- [Qué hacer] Copia sin ningún cambio las líneas del material, empezando por la que contiene "When comparing point" y terminando en la última del material, ambas incluidas.

○ ○ ○

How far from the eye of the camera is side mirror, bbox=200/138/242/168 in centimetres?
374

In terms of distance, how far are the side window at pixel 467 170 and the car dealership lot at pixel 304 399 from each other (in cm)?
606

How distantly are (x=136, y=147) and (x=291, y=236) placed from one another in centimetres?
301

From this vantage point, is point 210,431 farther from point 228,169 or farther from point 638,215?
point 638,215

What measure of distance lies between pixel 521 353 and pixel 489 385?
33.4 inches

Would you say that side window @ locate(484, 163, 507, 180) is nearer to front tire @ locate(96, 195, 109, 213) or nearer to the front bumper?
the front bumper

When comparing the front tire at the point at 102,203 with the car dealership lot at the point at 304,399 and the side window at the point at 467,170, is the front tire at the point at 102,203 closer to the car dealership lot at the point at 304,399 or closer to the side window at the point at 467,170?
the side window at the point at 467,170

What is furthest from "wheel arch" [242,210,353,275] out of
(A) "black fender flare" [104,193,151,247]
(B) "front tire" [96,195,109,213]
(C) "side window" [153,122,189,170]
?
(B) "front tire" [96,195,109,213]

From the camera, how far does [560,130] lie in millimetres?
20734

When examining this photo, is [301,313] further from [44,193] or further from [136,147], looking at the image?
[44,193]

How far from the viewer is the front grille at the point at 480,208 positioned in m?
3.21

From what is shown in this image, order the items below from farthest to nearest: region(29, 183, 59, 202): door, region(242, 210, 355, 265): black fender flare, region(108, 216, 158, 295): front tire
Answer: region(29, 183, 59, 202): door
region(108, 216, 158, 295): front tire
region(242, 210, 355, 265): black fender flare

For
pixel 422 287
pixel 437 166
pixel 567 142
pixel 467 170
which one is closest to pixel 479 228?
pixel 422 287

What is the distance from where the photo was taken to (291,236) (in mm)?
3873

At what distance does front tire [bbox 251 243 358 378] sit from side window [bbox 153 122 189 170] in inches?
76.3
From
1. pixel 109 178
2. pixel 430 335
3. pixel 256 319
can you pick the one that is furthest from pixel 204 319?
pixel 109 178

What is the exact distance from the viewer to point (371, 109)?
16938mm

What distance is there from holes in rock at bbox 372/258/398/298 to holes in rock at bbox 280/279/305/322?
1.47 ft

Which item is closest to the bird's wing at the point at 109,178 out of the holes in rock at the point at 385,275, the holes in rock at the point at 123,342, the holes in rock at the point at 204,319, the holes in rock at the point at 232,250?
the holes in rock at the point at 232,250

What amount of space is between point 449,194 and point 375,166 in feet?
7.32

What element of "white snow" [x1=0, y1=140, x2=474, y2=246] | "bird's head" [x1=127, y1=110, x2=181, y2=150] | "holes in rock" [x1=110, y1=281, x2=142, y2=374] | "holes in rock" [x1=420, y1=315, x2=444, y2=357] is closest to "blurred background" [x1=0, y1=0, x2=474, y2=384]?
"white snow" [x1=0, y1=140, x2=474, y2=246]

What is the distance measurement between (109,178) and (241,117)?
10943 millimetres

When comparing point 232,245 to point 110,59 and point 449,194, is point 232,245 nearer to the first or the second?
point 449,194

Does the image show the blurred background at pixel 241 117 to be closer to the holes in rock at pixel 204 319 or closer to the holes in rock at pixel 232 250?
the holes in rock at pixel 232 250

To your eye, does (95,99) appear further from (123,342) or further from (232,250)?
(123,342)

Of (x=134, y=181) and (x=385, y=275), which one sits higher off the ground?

○ ○ ○

- [Resultado]
When comparing point 232,245 to point 110,59 and point 449,194, is point 232,245 nearer to the first or the second?
point 449,194

Does the image show the blurred background at pixel 241 117 to be closer to the holes in rock at pixel 204 319 or closer to the holes in rock at pixel 232 250?
the holes in rock at pixel 232 250

To your eye, does (95,99) appear further from (123,342) or further from (232,250)?
(123,342)

Of (x=134, y=181) and (x=385, y=275), which one sits higher off the ground?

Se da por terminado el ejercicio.